DOCUMENT PASSAGE –
━━━━━━━━━━━━━━━━━━━━
Belfast Telegraph

Thursday 21 August 2014

UN chief views Pakistan devastation

UN Secretary-General Ban Ki-moon, centre, shakes hands with officials at his arrival at Chaklala airbase in Rawalpindi, Pakistan. (AP)
Pakistani flood affected villagers move to safer areas in Muzaffargarh (AP)
Pakistani flood affected victims sit in the rubble of their house in Aza Kheil near Peshawar (AP)

UN Secretary-General Ban Ki-moon has arrived in flood-ravaged Pakistan to boost relief efforts as the 20 million people made homeless grew increasingly desperate.

Survivors are fighting over food being handed out from a relief vehicle close to the town of Sindh, ripping at each other's clothes and causing such chaos that the distribution had to be abandoned.

"The impatience of the people has deprived us of the little food that had come," said Shaukat Ali, one of the flood victims waiting for food.

Waters 5ft deep washed through Derra Allah Yar, a city of 300,000 people on the border of Sindh and Baluchistan provinces, said government official Salim Khoso. About 200,000 had fled the city.

"We have to feed them, but we don't know how," he said.

Authorities said more flood surges were coursing down the River Indus and other waterways in southern Sindh province, inundating hundreds of other villages.

About 1,500 people have died in the disaster and more than 7.9 million acres (3.2 million hectares) of cotton, sugar cane and wheat crops destroyed. The International Monetary Fund has warned of dire economic consequences in a country already reliant on foreign aid to keep its economy afloat and one key to the war against al-Qaida and the Taliban.
━━━━━━━━━━━━━━━━━━━━
RAW DATA –
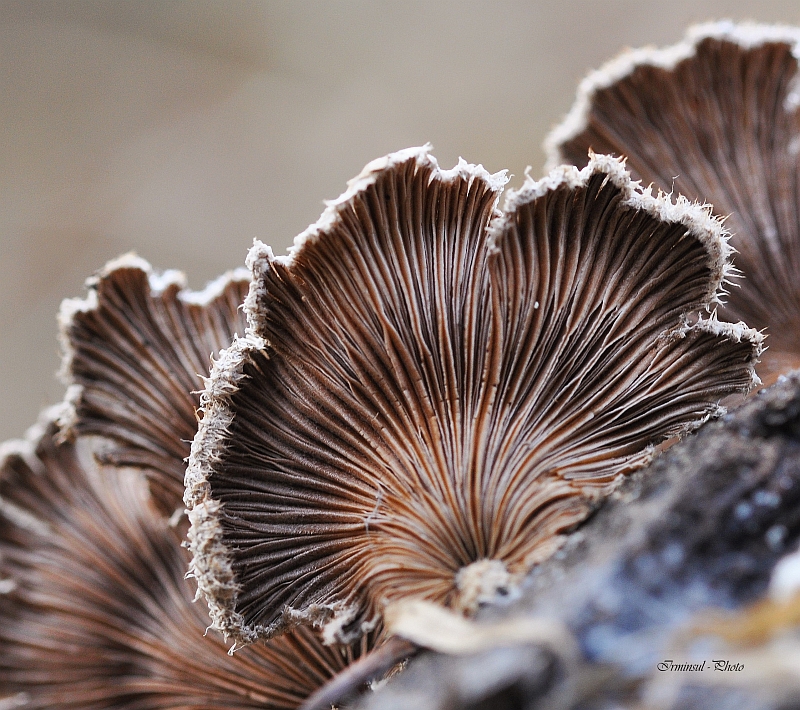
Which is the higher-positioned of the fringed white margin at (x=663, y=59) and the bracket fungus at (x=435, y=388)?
the fringed white margin at (x=663, y=59)


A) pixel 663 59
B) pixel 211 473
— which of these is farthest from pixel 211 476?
pixel 663 59

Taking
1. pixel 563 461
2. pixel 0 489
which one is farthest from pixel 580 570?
pixel 0 489

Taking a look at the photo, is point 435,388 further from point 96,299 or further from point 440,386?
point 96,299

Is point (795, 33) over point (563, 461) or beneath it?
over

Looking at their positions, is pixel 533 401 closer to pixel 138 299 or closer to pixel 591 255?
pixel 591 255

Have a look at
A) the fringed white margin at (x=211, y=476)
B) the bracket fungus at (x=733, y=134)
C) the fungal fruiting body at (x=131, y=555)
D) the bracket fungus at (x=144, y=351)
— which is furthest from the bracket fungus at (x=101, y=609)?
the bracket fungus at (x=733, y=134)

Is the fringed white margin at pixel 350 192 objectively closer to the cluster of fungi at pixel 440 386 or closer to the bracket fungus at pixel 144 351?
the cluster of fungi at pixel 440 386

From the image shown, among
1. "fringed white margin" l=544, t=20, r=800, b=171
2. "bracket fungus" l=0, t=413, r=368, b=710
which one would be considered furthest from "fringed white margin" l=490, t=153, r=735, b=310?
"bracket fungus" l=0, t=413, r=368, b=710
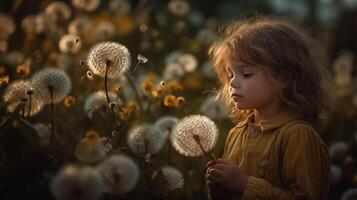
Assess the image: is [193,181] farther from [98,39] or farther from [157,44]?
[98,39]

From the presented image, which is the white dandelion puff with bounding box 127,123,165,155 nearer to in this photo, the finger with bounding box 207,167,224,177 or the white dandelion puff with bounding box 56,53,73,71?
the finger with bounding box 207,167,224,177

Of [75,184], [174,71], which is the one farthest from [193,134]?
[174,71]

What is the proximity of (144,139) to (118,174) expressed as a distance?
461 millimetres

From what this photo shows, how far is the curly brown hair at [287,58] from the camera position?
230 cm

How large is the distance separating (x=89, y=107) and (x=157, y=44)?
2.35 metres

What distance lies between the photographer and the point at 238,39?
237cm

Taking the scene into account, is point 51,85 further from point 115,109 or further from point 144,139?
point 144,139

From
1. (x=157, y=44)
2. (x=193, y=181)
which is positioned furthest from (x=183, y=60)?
(x=193, y=181)

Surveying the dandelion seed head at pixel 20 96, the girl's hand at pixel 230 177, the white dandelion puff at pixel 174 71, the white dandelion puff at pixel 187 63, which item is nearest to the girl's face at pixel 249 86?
the girl's hand at pixel 230 177

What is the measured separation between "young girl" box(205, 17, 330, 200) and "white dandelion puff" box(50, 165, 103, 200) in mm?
581

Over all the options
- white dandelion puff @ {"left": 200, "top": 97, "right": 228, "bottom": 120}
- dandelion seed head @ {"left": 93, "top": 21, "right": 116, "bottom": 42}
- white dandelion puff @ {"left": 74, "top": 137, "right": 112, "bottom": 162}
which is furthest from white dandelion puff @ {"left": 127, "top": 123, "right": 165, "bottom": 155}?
dandelion seed head @ {"left": 93, "top": 21, "right": 116, "bottom": 42}

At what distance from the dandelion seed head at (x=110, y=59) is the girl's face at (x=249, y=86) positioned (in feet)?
1.61

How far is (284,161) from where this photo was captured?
2199 mm

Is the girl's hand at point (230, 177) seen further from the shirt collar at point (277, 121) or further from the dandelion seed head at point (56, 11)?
the dandelion seed head at point (56, 11)
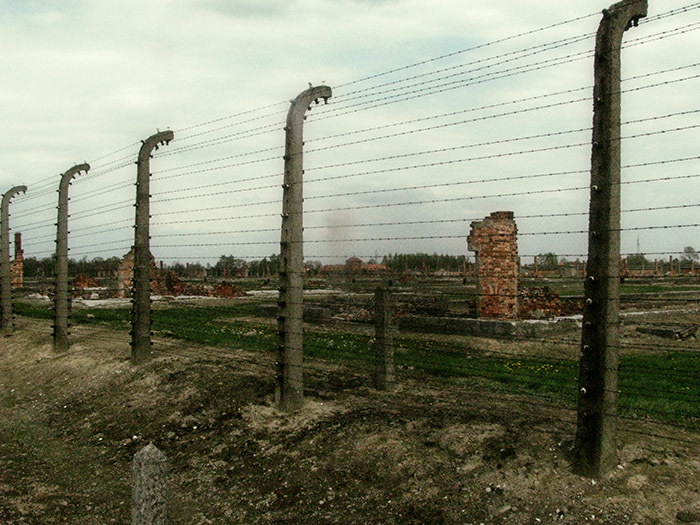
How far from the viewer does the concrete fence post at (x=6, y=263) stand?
12.3 metres

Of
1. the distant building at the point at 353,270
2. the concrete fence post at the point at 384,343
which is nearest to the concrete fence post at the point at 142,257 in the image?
the distant building at the point at 353,270

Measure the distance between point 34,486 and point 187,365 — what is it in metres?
2.64

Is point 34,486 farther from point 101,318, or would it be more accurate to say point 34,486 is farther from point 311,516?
point 101,318

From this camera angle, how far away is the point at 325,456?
4.82 meters

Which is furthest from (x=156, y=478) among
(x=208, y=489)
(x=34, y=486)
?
(x=34, y=486)

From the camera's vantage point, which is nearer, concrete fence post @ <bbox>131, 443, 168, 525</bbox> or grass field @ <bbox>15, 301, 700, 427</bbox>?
concrete fence post @ <bbox>131, 443, 168, 525</bbox>

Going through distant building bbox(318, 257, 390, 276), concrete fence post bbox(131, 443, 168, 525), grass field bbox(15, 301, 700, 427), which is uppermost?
distant building bbox(318, 257, 390, 276)

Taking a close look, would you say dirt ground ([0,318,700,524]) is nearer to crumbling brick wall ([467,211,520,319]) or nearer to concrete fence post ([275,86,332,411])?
concrete fence post ([275,86,332,411])

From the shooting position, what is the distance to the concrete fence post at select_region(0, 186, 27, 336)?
40.3ft

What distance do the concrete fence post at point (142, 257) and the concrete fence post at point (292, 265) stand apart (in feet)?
10.4

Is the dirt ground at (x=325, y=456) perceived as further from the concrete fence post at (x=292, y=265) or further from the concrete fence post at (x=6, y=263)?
the concrete fence post at (x=6, y=263)

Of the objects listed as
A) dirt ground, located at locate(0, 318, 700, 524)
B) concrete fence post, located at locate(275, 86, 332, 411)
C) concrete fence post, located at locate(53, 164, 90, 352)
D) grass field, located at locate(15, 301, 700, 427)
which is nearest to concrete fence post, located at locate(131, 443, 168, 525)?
dirt ground, located at locate(0, 318, 700, 524)

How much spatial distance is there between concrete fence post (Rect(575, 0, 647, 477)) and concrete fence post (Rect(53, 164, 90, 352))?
9163 millimetres

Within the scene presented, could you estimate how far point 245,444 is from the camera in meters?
5.36
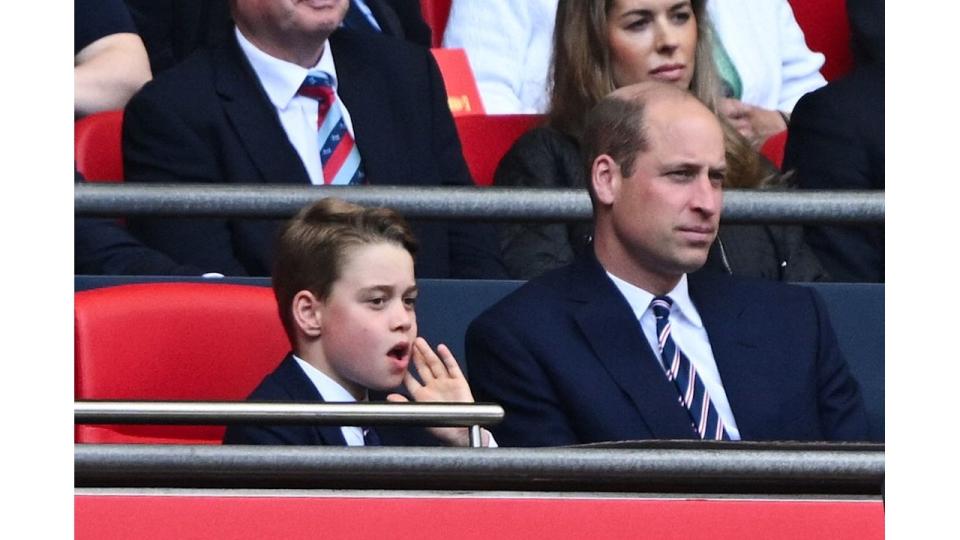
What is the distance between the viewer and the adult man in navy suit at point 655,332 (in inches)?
104

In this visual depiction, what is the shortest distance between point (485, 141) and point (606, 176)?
3.25 feet

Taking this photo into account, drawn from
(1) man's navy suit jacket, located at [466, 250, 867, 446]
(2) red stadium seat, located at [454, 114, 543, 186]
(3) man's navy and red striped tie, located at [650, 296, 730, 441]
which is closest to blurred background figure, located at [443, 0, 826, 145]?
(2) red stadium seat, located at [454, 114, 543, 186]

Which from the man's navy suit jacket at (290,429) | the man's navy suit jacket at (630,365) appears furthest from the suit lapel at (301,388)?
the man's navy suit jacket at (630,365)

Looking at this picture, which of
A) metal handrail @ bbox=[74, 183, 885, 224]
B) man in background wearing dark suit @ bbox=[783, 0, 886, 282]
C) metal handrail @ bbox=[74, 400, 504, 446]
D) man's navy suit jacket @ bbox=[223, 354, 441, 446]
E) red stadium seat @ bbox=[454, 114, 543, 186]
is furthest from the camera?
red stadium seat @ bbox=[454, 114, 543, 186]

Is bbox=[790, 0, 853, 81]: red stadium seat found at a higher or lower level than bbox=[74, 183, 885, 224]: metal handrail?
higher

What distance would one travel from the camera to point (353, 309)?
264cm

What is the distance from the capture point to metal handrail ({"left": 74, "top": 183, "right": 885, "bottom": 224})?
2117 mm

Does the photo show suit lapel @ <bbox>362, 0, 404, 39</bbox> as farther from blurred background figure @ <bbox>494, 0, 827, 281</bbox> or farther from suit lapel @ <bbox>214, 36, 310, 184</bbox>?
suit lapel @ <bbox>214, 36, 310, 184</bbox>

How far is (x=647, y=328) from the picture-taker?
2760 mm

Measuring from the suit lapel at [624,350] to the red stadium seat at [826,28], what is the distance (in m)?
2.03

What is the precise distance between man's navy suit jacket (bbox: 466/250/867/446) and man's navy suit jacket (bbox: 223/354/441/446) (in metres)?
0.14

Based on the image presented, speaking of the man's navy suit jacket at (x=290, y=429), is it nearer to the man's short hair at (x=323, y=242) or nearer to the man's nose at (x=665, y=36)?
the man's short hair at (x=323, y=242)

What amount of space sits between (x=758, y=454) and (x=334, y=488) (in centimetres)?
42

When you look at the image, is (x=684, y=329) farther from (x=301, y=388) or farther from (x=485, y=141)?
(x=485, y=141)
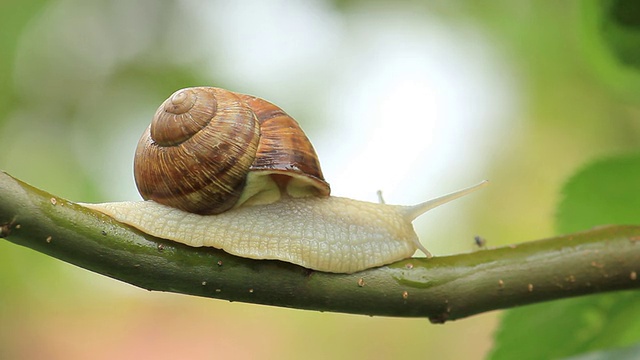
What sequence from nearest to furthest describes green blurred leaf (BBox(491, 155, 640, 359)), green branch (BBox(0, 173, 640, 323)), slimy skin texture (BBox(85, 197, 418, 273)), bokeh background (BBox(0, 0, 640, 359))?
green branch (BBox(0, 173, 640, 323)), slimy skin texture (BBox(85, 197, 418, 273)), green blurred leaf (BBox(491, 155, 640, 359)), bokeh background (BBox(0, 0, 640, 359))

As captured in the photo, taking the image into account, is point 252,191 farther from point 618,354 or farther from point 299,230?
point 618,354

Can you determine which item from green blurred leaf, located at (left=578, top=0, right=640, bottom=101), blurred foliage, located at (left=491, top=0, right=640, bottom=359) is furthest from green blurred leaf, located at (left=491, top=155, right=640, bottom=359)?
green blurred leaf, located at (left=578, top=0, right=640, bottom=101)

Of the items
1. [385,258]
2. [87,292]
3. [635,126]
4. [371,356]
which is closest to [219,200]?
[385,258]

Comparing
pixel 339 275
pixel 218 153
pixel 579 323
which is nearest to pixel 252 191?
pixel 218 153

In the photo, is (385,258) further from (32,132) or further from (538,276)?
A: (32,132)

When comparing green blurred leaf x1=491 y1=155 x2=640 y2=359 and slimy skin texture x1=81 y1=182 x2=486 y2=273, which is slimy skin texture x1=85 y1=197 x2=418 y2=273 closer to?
slimy skin texture x1=81 y1=182 x2=486 y2=273

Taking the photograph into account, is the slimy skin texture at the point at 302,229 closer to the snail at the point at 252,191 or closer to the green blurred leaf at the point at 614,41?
the snail at the point at 252,191
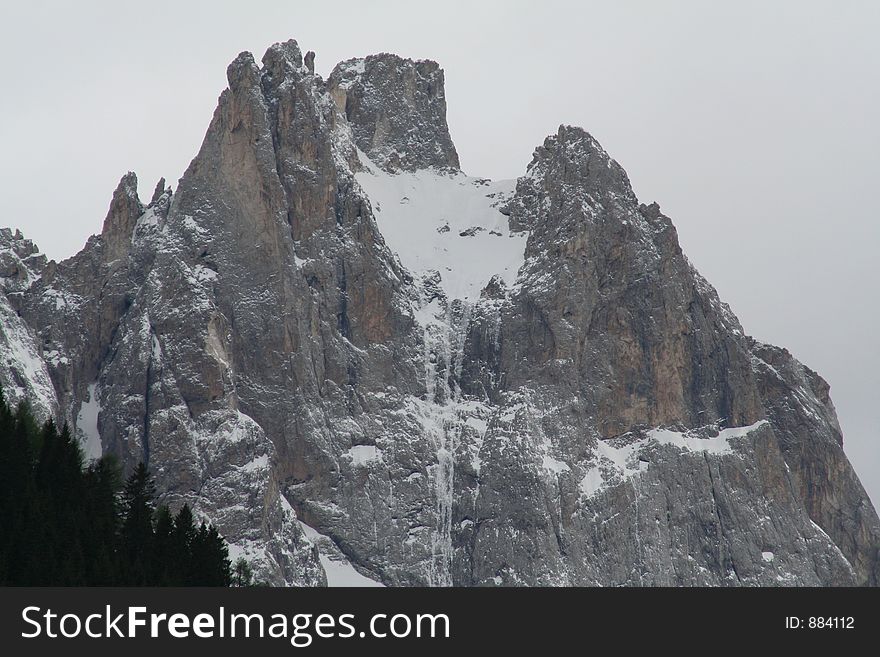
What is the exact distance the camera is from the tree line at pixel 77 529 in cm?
9694

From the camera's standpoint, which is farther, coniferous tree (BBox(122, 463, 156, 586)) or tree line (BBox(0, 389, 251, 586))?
coniferous tree (BBox(122, 463, 156, 586))

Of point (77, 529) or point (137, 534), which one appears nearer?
point (77, 529)

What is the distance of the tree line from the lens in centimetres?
9694

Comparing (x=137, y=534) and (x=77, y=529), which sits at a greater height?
(x=137, y=534)

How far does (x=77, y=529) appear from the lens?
106625mm

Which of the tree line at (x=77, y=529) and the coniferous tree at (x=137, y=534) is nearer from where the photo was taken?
the tree line at (x=77, y=529)
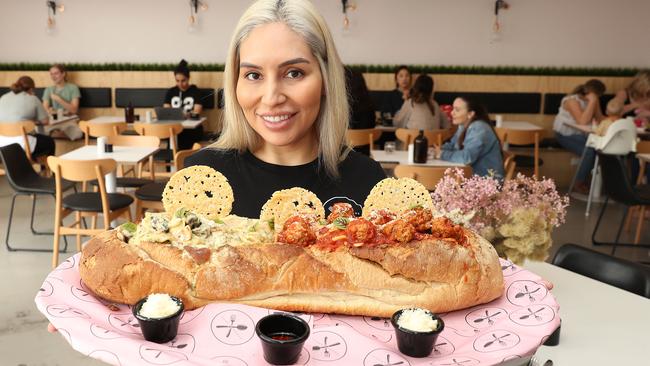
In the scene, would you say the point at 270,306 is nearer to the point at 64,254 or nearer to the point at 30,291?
the point at 30,291

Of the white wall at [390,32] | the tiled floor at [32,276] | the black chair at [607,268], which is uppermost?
the white wall at [390,32]

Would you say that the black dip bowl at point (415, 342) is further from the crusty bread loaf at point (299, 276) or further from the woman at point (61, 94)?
the woman at point (61, 94)

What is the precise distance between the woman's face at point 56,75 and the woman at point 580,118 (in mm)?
7087

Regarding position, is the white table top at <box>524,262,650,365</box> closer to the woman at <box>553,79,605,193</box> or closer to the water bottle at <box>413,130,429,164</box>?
the water bottle at <box>413,130,429,164</box>

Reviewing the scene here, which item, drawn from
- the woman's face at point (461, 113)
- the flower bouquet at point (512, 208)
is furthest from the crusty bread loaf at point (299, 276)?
the woman's face at point (461, 113)

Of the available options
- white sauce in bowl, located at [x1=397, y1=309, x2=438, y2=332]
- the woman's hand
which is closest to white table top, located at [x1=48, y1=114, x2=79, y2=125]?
the woman's hand

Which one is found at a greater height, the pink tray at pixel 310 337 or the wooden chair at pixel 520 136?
the pink tray at pixel 310 337

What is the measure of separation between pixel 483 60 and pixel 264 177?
25.3ft

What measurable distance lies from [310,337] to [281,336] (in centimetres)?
9

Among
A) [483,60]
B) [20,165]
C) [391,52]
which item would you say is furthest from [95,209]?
[483,60]

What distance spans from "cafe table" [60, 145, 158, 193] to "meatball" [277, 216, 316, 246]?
11.3 feet

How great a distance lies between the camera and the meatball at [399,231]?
4.52 ft

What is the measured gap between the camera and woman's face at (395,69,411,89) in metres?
8.03

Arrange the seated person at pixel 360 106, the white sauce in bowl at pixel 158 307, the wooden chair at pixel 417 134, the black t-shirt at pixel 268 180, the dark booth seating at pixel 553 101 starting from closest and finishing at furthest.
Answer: the white sauce in bowl at pixel 158 307, the black t-shirt at pixel 268 180, the seated person at pixel 360 106, the wooden chair at pixel 417 134, the dark booth seating at pixel 553 101
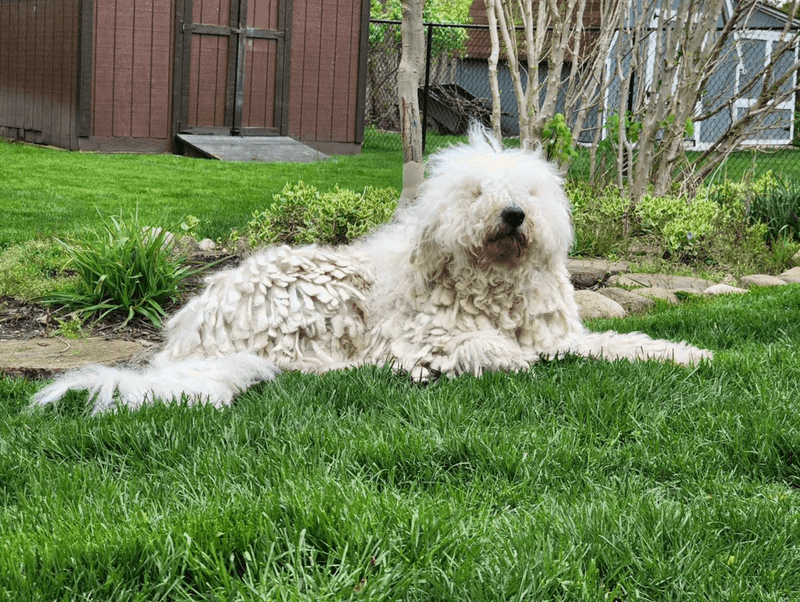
━━━━━━━━━━━━━━━━━━━━
TASK INSTRUCTIONS –
1. From the news report on the Pakistan floods, extract everything from "Pakistani flood affected victims" down to "fled the city.", word for word.
2. Extend the news report on the Pakistan floods past its last sentence with a few more paragraphs.

LIST OF ANSWERS –
1.
Pakistani flood affected victims sit in the rubble of their house in Aza Kheil near Peshawar (AP)

UN Secretary-General Ban Ki-moon has arrived in flood-ravaged Pakistan to boost relief efforts as the 20 million people made homeless grew increasingly desperate.

Survivors are fighting over food being handed out from a relief vehicle close to the town of Sindh, ripping at each other's clothes and causing such chaos that the distribution had to be abandoned.

"The impatience of the people has deprived us of the little food that had come," said Shaukat Ali, one of the flood victims waiting for food.

Waters 5ft deep washed through Derra Allah Yar, a city of 300,000 people on the border of Sindh and Baluchistan provinces, said government official Salim Khoso. About 200,000 had fled the city.

2.
The United Nations said the rate of diarrhoeal disease continued to increase among survivors. Cholera, which can spread rapidly after floods and other disasters, had also been detected in the north-west, where the floods first hit more than two weeks ago after exceptionally heavy monsoon rains.

"We are here like beggars," said Mukhtar Ali, a 45-year-old accountant living on the side of a highway along with thousands of other people. "The last food we received was a small packet of rice yesterday and 15 of us shared that."

The US has donated millions and sent military helicopters to rescue stranded people and drop off food and water. Washington hopes the assistance will support a pivotal regional ally and help improve its image in the country - however marginally - as it seeks its support in the battle against militancy.